OpenAI a même discrètement supprimé de son site Web une page consacrée à ses engagements en matière de diversité, d'équité et d'inclusion (DEI). Ces programmes DEI avaient été vivement critiqués par l'administration Trump, ce qui a conduit de nombreuses entreprises à les suspendre ou à les modifier considérablement.
Plusieurs conseillers de Trump dans le domaine de l'intelligence artificielle à Silicon Valley, notamment Marc Andreessen, David Sacks et Elon Musk, ont publiquement accusé des géants de la technologie tels que Google et OpenAI de pratiquer une forme de « censure de l'intelligence artificielle » en limitant artificiellement les réponses de leurs robots de discussion.

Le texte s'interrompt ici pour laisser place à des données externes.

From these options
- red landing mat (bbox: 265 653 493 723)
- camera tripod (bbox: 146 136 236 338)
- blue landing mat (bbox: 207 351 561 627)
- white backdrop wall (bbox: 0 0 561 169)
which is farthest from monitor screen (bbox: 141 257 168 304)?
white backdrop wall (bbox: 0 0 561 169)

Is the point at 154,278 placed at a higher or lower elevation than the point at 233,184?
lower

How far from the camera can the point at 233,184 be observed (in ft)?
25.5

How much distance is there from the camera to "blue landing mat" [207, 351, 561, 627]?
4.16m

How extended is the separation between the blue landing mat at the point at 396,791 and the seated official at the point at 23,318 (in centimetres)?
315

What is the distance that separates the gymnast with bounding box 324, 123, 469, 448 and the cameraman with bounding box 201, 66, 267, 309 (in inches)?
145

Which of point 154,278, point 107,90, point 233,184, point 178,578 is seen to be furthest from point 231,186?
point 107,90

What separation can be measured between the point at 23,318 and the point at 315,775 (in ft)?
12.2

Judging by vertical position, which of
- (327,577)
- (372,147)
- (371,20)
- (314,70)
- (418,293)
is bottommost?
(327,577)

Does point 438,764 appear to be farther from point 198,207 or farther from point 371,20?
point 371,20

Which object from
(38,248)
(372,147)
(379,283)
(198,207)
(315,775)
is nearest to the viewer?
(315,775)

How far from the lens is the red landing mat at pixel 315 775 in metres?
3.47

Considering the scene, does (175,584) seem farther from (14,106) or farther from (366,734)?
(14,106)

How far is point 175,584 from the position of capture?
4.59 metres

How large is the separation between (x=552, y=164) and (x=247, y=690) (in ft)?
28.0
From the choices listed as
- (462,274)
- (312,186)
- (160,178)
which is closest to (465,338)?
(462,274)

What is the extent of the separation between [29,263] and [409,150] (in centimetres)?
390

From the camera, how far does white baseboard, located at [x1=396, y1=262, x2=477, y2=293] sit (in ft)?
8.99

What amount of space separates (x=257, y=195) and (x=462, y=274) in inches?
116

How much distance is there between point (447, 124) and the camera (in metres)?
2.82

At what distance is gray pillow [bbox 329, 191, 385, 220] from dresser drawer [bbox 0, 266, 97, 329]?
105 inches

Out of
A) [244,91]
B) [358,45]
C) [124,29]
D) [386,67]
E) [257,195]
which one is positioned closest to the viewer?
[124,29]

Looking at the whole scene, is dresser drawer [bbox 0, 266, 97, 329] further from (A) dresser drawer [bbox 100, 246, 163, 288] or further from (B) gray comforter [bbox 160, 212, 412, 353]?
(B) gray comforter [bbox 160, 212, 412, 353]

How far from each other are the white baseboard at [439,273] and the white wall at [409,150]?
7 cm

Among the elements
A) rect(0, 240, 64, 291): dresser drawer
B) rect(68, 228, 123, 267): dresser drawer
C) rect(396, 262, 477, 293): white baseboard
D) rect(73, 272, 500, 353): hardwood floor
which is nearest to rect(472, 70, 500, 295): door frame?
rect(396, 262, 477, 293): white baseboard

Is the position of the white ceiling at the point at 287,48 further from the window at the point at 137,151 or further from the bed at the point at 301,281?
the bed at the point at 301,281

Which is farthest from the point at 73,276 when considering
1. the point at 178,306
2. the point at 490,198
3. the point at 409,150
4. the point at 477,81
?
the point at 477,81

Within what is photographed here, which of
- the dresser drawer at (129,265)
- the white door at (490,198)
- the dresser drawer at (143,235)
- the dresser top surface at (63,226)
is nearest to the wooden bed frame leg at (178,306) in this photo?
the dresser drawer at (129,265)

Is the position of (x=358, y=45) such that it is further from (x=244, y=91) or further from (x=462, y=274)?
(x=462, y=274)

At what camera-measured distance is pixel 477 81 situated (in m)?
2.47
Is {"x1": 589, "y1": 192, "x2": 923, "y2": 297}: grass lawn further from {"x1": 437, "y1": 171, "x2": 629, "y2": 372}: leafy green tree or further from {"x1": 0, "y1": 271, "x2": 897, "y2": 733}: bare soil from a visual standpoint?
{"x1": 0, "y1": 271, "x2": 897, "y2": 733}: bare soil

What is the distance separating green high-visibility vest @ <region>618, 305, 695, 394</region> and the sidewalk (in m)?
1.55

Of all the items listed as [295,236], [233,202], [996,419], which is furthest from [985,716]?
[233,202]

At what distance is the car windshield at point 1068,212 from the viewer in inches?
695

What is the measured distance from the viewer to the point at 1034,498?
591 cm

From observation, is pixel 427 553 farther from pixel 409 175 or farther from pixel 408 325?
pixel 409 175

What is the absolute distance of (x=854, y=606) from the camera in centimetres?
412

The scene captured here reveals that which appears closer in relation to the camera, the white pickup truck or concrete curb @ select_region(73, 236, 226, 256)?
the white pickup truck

Cependant, plusieurs laboratoires, dont OpenAI, nient que leurs ajustements de politique soient directement liés à des pressions politiques.
Il ne faut pas oublier qu'OpenAI et Anthropic, deux entreprises leaders dans le domaine de l'IA, sont déjà très actives dans la course aux contrats gouvernementaux.
Alors que la polémique enfle, Anthropic a finalement rompu le silence en publiant une déclaration pour tenter d'apaiser les tensions :
« Nous restons fermement attachés aux engagements volontaires en matière d'intelligence artificielle établis par l'administration Biden. Les progrès et les actions concrètes de ces engagements sont continuellement reflétés dans le contenu de [notre] centre de transparence. Afin d'éviter toute confusion supplémentaire, nous ajouterons une section spécifique qui citera directement nos progrès. »
Cependant, cette déclaration tardive suffira-t-elle à dissiper les doutes ? L'affaire du « retrait des engagements » d'Anthropic est-elle simplement un malentendu ou un changement stratégique mûrement réfléchi ? Dans le contexte politique et commercial en constante évolution, chaque décision des géants de l'IA mérite une attention particulière.